Author: Meresimani Vosawale-Katuba, Director – South Pacific, PASAI
After the Office of the Auditor-General (OAG) of Fiji established a Quality Assurance (QA) function in 2017, the benefits went beyond assurance that the SAI’s audit engagements complied with ISSAIs. It also enabled the SAI to implement improvements to its audit methodology and Quality Control (QC) system.
Despite quality assurance being new territory for the OAG Fiji, there were certain elements that set the new function on a pathway to success.
Just two existing staff members formed the new QA team, but they had sound technical knowledge and appropriate audit experience. Critically, they also had the support of the Auditor-General and his executive management team.
The team benefitted from the INTOSAI Development Initiative’s weeklong training for QA reviewers and used PASAI’s Quality Assurance Manual as a useful reference to guide its activities. There was also QA materials from AFROSAI-E and guidance from the Tasmania Audit Office (through a SAI twinning programme funded by the Australian Department of Foreign Affairs and Trade).

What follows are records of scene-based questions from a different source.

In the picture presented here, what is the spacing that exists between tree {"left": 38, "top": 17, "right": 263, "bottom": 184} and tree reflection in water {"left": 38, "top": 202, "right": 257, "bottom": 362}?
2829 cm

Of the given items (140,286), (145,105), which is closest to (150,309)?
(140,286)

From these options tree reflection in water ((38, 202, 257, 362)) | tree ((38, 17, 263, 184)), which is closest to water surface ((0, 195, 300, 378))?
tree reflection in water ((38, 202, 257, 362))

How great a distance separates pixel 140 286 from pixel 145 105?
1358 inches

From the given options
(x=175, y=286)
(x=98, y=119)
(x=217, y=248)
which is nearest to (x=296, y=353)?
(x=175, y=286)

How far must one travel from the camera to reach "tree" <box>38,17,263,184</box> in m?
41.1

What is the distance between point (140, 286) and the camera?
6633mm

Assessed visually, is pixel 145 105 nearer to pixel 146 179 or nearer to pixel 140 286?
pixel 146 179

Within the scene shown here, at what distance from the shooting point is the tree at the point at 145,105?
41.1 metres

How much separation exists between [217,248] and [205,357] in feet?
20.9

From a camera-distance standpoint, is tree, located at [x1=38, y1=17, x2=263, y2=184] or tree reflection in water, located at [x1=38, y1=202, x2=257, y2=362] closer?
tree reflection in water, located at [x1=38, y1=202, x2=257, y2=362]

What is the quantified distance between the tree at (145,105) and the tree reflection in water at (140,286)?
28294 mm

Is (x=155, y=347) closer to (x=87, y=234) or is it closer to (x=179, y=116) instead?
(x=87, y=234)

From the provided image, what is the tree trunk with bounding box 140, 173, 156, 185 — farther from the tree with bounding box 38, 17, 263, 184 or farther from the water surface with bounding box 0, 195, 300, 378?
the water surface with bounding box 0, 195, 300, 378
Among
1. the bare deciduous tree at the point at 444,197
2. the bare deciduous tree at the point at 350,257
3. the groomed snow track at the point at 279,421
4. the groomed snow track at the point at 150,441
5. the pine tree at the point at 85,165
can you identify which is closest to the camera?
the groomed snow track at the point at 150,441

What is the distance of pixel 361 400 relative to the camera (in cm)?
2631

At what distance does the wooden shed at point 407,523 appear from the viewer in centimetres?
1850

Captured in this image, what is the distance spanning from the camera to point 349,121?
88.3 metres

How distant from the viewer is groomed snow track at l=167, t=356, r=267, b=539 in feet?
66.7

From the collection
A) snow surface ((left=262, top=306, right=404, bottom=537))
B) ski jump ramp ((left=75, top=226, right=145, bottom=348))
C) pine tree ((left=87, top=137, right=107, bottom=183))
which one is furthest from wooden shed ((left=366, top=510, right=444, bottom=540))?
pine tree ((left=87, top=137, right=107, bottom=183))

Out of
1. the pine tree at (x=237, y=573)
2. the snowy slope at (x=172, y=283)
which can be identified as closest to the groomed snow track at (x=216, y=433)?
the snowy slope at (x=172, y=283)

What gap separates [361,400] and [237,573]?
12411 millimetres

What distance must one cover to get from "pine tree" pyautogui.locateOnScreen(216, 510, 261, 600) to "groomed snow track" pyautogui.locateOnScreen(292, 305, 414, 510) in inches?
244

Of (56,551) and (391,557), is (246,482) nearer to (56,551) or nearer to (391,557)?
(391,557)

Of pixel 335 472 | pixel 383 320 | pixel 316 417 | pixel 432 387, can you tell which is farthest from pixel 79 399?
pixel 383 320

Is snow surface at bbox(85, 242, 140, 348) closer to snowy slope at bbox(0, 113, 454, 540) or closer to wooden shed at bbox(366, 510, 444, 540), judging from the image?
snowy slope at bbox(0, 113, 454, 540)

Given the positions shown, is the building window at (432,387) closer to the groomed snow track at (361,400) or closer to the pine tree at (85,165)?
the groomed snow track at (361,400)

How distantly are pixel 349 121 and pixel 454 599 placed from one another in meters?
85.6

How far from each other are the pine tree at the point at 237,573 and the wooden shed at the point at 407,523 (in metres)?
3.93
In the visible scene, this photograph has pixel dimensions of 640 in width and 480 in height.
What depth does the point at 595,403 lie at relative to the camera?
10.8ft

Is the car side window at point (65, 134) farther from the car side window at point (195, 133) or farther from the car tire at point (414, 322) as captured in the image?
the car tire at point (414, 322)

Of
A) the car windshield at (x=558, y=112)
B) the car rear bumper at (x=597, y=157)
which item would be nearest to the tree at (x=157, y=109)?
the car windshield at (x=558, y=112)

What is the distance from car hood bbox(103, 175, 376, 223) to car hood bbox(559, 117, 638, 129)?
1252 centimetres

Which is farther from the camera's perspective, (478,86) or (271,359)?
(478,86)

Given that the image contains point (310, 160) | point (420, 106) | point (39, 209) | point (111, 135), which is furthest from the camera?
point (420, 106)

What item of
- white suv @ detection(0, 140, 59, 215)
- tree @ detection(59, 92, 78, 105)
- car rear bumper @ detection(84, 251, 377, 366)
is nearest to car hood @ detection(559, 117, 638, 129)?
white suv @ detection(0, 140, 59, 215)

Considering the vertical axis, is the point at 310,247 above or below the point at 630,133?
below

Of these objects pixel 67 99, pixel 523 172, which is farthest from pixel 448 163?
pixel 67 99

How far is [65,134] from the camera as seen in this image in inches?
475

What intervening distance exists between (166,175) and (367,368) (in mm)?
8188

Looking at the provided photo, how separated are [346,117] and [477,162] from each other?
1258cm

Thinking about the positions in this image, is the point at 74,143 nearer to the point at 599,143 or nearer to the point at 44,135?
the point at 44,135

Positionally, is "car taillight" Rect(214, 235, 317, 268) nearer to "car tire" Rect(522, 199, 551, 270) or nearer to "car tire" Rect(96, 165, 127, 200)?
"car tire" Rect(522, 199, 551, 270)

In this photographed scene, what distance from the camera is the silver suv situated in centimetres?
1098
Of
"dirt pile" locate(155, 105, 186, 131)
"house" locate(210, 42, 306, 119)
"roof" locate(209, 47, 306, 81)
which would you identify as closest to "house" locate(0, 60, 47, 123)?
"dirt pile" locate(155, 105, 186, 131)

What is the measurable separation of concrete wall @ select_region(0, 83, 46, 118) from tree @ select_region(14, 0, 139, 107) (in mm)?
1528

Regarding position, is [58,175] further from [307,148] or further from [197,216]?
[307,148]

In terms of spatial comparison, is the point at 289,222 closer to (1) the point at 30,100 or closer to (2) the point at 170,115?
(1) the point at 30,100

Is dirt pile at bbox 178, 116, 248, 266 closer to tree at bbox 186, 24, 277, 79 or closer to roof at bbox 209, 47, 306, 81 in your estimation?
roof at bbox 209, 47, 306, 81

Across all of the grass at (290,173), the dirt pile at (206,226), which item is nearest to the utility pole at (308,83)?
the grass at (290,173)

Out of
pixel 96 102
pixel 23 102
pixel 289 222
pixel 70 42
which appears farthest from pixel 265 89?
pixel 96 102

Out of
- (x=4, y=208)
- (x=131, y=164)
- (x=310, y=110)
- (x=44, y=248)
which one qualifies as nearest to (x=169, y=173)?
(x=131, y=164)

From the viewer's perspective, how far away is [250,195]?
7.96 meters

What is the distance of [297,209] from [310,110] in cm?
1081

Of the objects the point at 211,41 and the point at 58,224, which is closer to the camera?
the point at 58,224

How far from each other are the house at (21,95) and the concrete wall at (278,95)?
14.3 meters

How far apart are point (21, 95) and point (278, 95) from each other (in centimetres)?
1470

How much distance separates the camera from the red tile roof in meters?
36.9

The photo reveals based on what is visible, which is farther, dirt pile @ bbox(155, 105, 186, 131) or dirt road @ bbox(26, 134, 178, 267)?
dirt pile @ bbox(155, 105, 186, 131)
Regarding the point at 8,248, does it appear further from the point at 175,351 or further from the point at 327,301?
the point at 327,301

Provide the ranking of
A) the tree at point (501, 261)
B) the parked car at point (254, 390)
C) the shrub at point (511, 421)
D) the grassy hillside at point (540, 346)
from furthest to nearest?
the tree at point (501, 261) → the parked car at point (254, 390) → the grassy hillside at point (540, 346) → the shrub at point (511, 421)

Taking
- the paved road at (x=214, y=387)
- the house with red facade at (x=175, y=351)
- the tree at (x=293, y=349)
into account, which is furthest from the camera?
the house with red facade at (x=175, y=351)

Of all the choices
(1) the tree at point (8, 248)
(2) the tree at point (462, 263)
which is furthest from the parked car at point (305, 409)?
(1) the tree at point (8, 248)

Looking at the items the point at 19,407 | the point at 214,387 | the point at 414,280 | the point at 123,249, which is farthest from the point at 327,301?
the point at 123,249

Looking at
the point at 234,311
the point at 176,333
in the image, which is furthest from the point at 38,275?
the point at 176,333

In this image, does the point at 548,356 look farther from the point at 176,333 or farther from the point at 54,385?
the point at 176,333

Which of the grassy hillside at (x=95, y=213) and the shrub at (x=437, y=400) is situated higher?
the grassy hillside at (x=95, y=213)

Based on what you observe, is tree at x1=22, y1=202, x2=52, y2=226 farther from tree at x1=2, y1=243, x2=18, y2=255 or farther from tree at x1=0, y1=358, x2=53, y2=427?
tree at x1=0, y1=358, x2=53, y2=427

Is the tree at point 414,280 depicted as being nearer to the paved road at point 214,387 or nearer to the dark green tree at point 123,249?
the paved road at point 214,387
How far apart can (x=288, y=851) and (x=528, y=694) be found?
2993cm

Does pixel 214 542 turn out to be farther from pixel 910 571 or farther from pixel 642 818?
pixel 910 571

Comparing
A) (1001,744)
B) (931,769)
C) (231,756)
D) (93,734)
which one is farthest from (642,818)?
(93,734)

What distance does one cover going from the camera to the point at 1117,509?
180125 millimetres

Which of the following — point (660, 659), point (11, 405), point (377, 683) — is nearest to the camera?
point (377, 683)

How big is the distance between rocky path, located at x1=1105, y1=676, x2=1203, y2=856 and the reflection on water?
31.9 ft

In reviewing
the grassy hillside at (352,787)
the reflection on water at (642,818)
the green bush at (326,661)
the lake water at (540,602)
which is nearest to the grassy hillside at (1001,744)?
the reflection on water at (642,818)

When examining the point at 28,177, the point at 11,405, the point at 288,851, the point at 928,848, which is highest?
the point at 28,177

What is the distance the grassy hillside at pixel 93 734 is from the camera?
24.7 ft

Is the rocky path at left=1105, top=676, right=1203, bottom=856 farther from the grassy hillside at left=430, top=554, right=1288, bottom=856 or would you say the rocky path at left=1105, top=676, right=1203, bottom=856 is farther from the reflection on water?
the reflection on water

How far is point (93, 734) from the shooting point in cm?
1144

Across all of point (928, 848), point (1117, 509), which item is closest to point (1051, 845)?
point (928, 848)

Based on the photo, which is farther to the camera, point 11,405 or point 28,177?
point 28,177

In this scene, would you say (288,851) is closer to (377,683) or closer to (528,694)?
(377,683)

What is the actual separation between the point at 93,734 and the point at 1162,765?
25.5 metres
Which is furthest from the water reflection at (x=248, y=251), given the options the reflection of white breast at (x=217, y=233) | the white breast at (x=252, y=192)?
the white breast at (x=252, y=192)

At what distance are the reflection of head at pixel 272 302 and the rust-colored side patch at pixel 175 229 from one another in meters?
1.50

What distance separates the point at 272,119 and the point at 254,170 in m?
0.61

Finally, the OAG already had an effective QC system and documented ISSAI-based audit methodology in place. This provided a benchmark for the OAG’s work to be measured against during a QA review.
The QA team reported directly to the Auditor-General and was soon maintaining a database of findings from all its QA reviews. The database highlighted ‘key focus areas’ audit teams needed to work on. The team conducted awareness sessions of the significant or recurring findings from the QA reviews. It held separate sessions for the preparers and the reviewers of working papers.
The QA team’s composition has changed from its inception, but it continues to conduct awareness sessions so fellow staff keep ‘key focus areas’ in mind while performing audits.
A significant impact of SAI Fiji’s QA reviews is that teams are more careful to ensure quality in their audit working papers, and to obtain sufficient and appropriate audit evidence. The SAI’s audit engagement teams also appreciate how a sufficient and rigorous risk assessment affects the planned audit approach.
Significantly, the independent QA function assisted the OAG to identify and address areas for improvement in its audit methodology. This resulted in a consistent approach to quality across the SAI.
Quality audits are achieved when audit engagements are done consistently, in line with the requirements and principles of ISSAIs, within a strong system of quality controls, and in an environment where auditors practice the fundamental principles of objectivity, independence, integrity and ethical behaviour.
Simply put, achieving quality audits takes time and needs collaboration and commitment from everyone involved in the audit quality management system at a SAI. This process is therefore a continuous journey of improvement for a SAI and its people.
Continually finding better ways to conduct audits enables SAIs to provide value-adding insights to auditees. This is the foundation for providing value to citizens.